**TEXT PROVIDED**
§

Vijay Iyer Sextet: Far From Over

Photo: Lena Adasheva

The everywhere-at-once pianist has recorded with his sextet, using a bank of horns for the first time and touching several different modes. An album of surprise, tradition, and exploration. But it grooves too.

Vijay Iyer Sextet

Far From Over

Label: ECM
US Release Date: 2017-08-25
UK Release Date: 2016-08-25

Pianist and composer Vijay Iyer has been so prolific and eclectic during the last 20-plus years that it taxes your musical memory. Sure, there is his trio with Stephan Crump and Marcus Gilmore that blew our ears open with Historicity in 2009 and then Break Stuff in 2015, but before that he seemed telepathic in multiple quartet dates with alto saxophonist Rudresh Mahanthappa. And wasn’t be making hip hop records with Mike Ladd and orchestral music for dance and film? Somewhere in there he won a MacArthur and became a music professor at Harvard and became artist in residence at the Metropolitan Museum of Art in New York.

But in all that work, he had never recorded with a group of horns, a front line of brass and reeds.

Far From Over is ambitious, varied, and thrilling. If you are tempted to see it as a more conventional “jazz” record from someone who has worked in many different forms, I suppose that’s okay. The instrumentation here does mimic Art Blakey’s Jazz Messengers: trumpet (actually cornet and flugelhorn, from Graham Haynes), tenor sax (Mark Shim), alto sax (Steve Lehman), bass (Crump), and drums (Tyshawn Sorey). But the better comparison is certainly to Herbie Hancock’s Mwandishi Sextet, fusion’s lost band, the one that gets the fewest shoutouts while deserving so very many.

Like Hancock’s group, this sextet exploits key assets: a brilliant, orchestral drummer, a sly and expressive brass player, cutting saxophonists, and a leader and pianist whose compositions are both challenging and memorable. “Nope” makes the connection most emphatically -- a gorgeous funk tune that is as greasy and hip as any of today's Robert Glasper tracks but has more historic weight. The twinned saxophones, jousting over the groove, bring to mind the early Steve Coleman M-Base recordings. Iyer’s ghostly Fender Rhodes playing within the rhythm section is the hook to the Mwandishi group.

§

**USING THE INFORMATION**
**1)** In the review of Far From Over, who plays tenor sax on the album?
**2)** Write out the part of the review that opens with the words containing "Pianist and composer" and closes with "in New York.".
The listing that comes next has no connection to the review.

**INFORMATION PROVIDED**
§

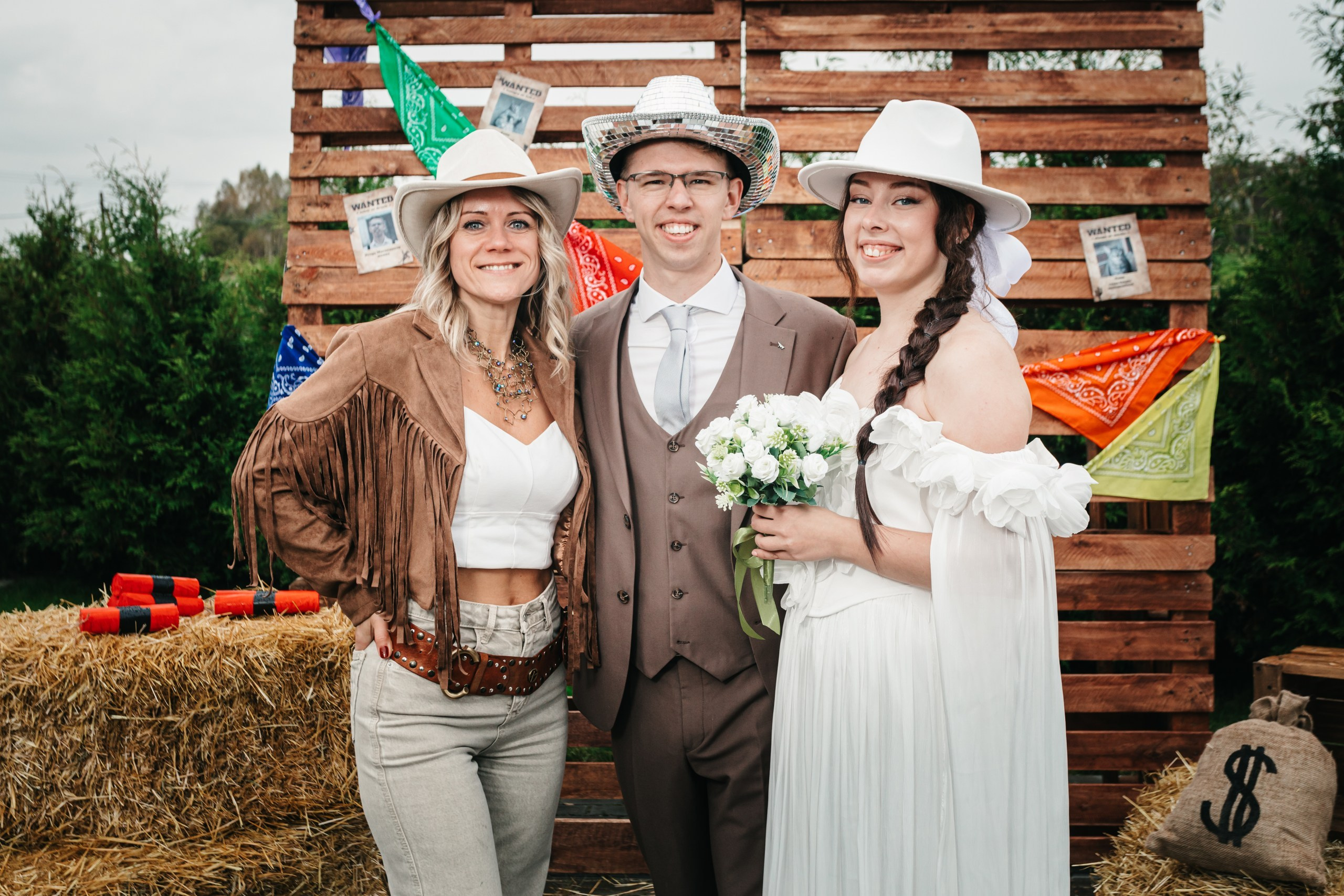Ситцевая свадьба. Андрей Партнов — фотогрраф, Москва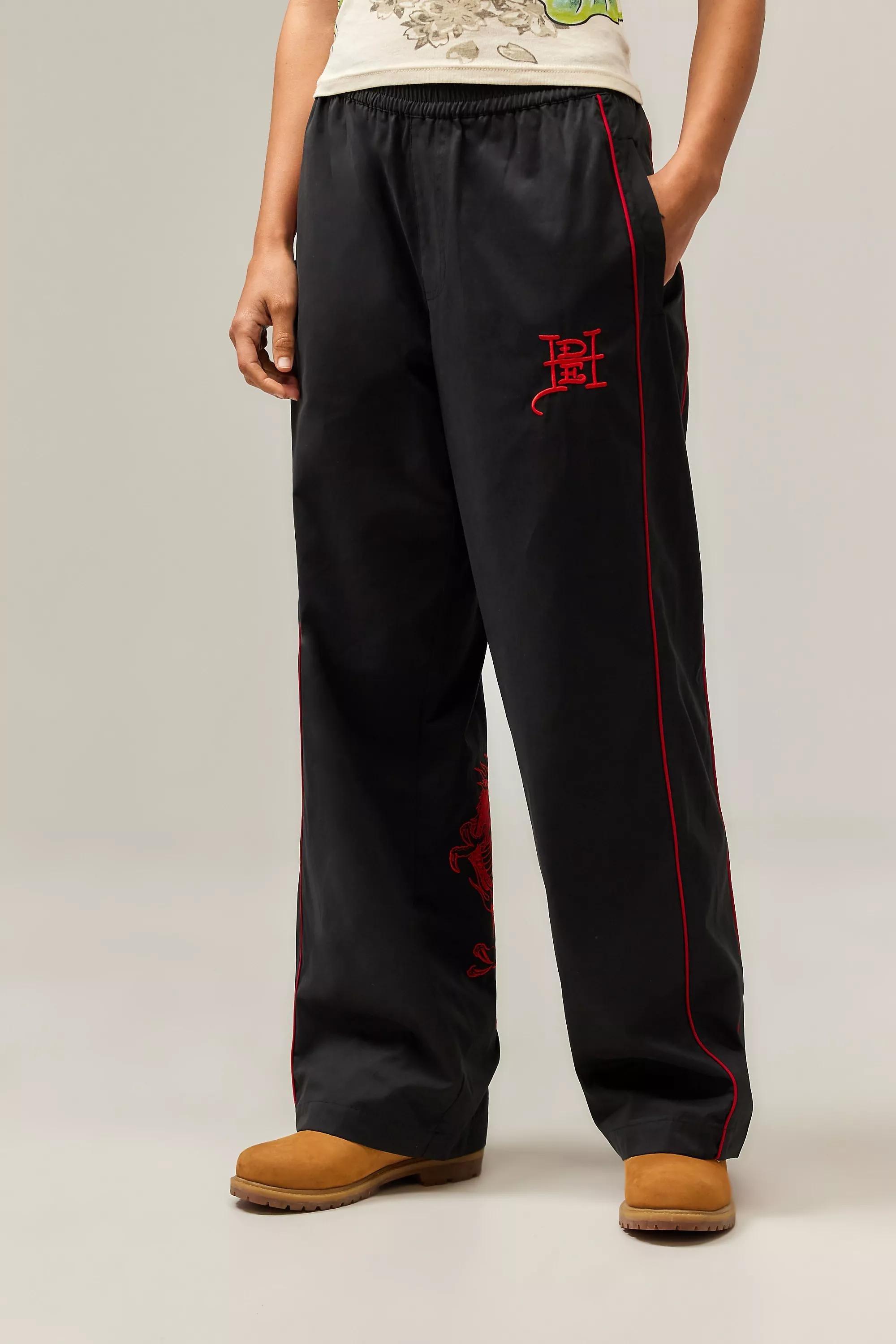BLK Ed Hardy UO Exclusive Dragon Joggers, , large image number 2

§

**RESULTS**
**1)** Mark Shim

**2)**
Pianist and composer Vijay Iyer has been so prolific and eclectic during the last 20-plus years that it taxes your musical memory. Sure, there is his trio with Stephan Crump and Marcus Gilmore that blew our ears open with Historicity in 2009 and then Break Stuff in 2015, but before that he seemed telepathic in multiple quartet dates with alto saxophonist Rudresh Mahanthappa. And wasn’t be making hip hop records with Mike Ladd and orchestral music for dance and film? Somewhere in there he won a MacArthur and became a music professor at Harvard and became artist in residence at the Metropolitan Museum of Art in New York.